課題の説明 –
やりたいことを言うことについての会話から、「太郎:そうですね。たとえば、一緒にいるときの過ごし方についてでしょうか?」を含む言葉で始まり「先生:太郎さんは、それが嫌なのですか?」で終わる部分を、一字も変えずに書き写してください。

***** 文書の一部

やりたいことを言うことについて

先生:さて、今日はどのようなご相談でしょうか?

太郎:以前、先生に相談したことです。やりたいことについてですね。

先生:やりたいことですか。そういえば、太郎さんは奥さんに自分がやりたいことをうまく言えないことに悩んでいらっしゃいました。

太郎:そうですね。

先生:そして、太郎さんは、奥さんに自分のやりたいことを伝えてみようとおっしゃっていましたね。

太郎:はい、そうです。

先生:どうでしたか?

太郎:実は、まだうまく言えないんです。すみません。

先生:大丈夫ですよ。失敗という言葉は「チャンス」に置き換えてみてください。太郎さんは奥さんにうまく言えなかったのだから、これは「チャンス」ですね。どんなチャンスがあると思いますか?

太郎:奥さんにやりたいことをうまく言えない理由がわかるチャンス、ですかね。

先生:そうですね。それで、太郎さんはやりたいことを奥さんに伝えようとは思ったのでしょうか?

太郎:はい、思いました。でも、やっぱり「言ってはいけない」という感じというか、胸のどこかでつっかえる感じがします。

先生:実際は、何と言おうと思っていたのですか?

太郎:そうですね。たとえば、一緒にいるときの過ごし方についてでしょうか?

先生:過ごし方ですか。

太郎:たとえば、僕はリズムが重要だったりするんです。朝は早く起きて本を読むとか。

先生:それができていないのですか?

太郎:奥さんとは、休日は朝の9時頃までベッドでゆっくりしていることが多いですね。

先生:太郎さんは、それが嫌なのですか?

太郎:いえ、それも幸せな時間なんです。彼女と一緒だからこその時間の使い方だと思っています。

先生:そうなんですね。「幸せな時間」と「やりたいこと」は別なのでしょうか?

太郎:別なんじゃないかと思います。「幸せな時間」は、そこにとどまっていたいなあという感じがします。「やりたいこと」は、もっと前に進みたいなあという感じでしょうか。

先生:太郎さんは、どちらの感覚も好きなのでしょうか?

太郎:そうですね、好きです。だから、バランスがとりたいということなのかもしれません。

先生:バランスですか?

太郎:たとえば、朝に「やりたいこと」をやる。昼は「幸せな時間」を過ごす。夕方に「やりたいこと」をやって、夜は「幸せな時間」を過ごすとか。

先生:そうすると、奥さんには何と言えば良さそうでしょうか?

**********
***** データ抜粋

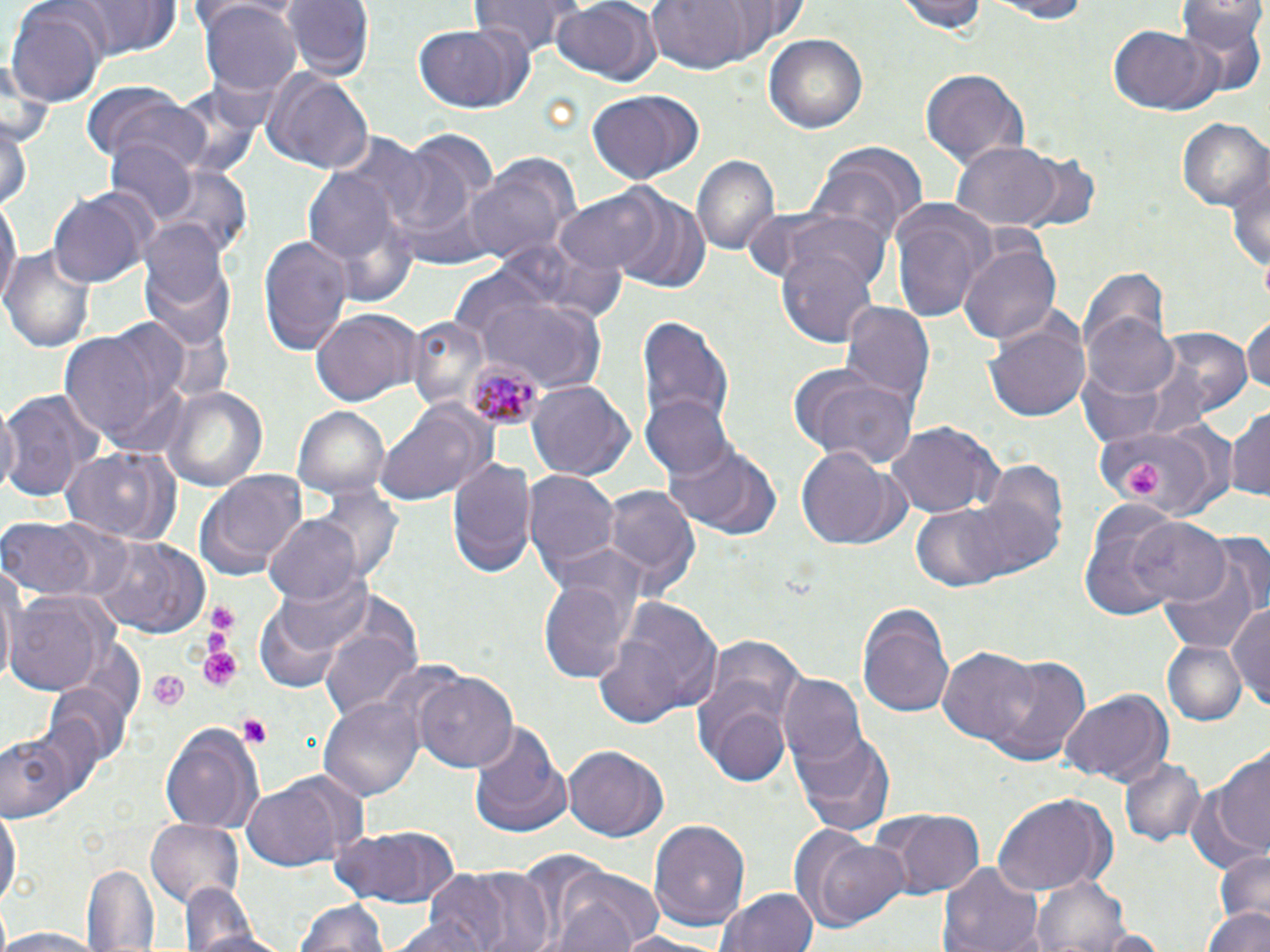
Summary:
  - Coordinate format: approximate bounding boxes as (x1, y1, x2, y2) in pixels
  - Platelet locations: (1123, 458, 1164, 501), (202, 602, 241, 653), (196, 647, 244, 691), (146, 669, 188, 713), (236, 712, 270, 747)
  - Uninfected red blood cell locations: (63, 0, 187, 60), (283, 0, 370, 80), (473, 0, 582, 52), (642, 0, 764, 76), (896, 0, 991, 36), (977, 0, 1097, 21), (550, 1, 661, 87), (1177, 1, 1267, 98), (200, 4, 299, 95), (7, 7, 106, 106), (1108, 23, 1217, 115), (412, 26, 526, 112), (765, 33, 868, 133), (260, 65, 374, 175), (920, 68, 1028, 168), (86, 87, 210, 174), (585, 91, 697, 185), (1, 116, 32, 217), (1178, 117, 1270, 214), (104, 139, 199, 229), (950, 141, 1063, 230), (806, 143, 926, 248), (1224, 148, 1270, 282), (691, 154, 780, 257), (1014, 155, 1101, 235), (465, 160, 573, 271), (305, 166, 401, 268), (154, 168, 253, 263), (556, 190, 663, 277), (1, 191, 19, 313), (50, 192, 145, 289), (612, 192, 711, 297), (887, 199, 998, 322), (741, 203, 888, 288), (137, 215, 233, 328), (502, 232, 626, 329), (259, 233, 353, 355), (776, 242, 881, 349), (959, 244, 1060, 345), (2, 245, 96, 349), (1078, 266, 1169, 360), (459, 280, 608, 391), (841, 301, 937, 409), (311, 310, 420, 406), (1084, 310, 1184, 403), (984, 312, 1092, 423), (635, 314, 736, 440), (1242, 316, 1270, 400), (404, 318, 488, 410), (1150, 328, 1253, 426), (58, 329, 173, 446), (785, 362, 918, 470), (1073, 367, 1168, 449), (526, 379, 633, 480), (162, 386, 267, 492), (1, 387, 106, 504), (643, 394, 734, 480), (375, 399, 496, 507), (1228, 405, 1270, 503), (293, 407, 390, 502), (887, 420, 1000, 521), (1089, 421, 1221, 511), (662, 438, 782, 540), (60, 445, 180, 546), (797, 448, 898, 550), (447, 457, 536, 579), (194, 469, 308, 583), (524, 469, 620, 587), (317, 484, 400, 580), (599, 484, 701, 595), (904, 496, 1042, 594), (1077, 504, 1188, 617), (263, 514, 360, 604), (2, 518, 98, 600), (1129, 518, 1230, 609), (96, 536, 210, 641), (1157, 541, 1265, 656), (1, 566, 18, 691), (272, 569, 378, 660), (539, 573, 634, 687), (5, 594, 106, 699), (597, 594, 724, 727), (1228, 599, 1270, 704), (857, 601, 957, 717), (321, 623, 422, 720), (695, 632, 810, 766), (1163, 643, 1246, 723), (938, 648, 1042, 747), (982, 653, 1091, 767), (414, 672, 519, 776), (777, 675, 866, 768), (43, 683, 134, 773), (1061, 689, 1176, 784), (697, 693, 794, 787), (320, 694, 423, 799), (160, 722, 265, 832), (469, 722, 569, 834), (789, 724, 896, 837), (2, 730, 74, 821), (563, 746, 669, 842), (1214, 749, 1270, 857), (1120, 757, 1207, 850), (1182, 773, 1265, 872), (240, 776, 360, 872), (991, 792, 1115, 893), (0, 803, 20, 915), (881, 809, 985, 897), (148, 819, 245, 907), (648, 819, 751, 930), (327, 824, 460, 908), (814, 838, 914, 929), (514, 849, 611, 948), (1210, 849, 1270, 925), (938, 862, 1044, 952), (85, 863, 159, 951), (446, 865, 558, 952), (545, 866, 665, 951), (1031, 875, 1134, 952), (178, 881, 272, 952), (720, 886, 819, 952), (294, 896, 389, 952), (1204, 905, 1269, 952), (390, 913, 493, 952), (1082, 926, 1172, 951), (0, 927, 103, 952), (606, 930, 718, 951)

**********

解答 –
太郎:そうですね。たとえば、一緒にいるときの過ごし方についてでしょうか?

先生:過ごし方ですか。

太郎:たとえば、僕はリズムが重要だったりするんです。朝は早く起きて本を読むとか。

先生:それができていないのですか?

太郎:奥さんとは、休日は朝の9時頃までベッドでゆっくりしていることが多いですね。

先生:太郎さんは、それが嫌なのですか?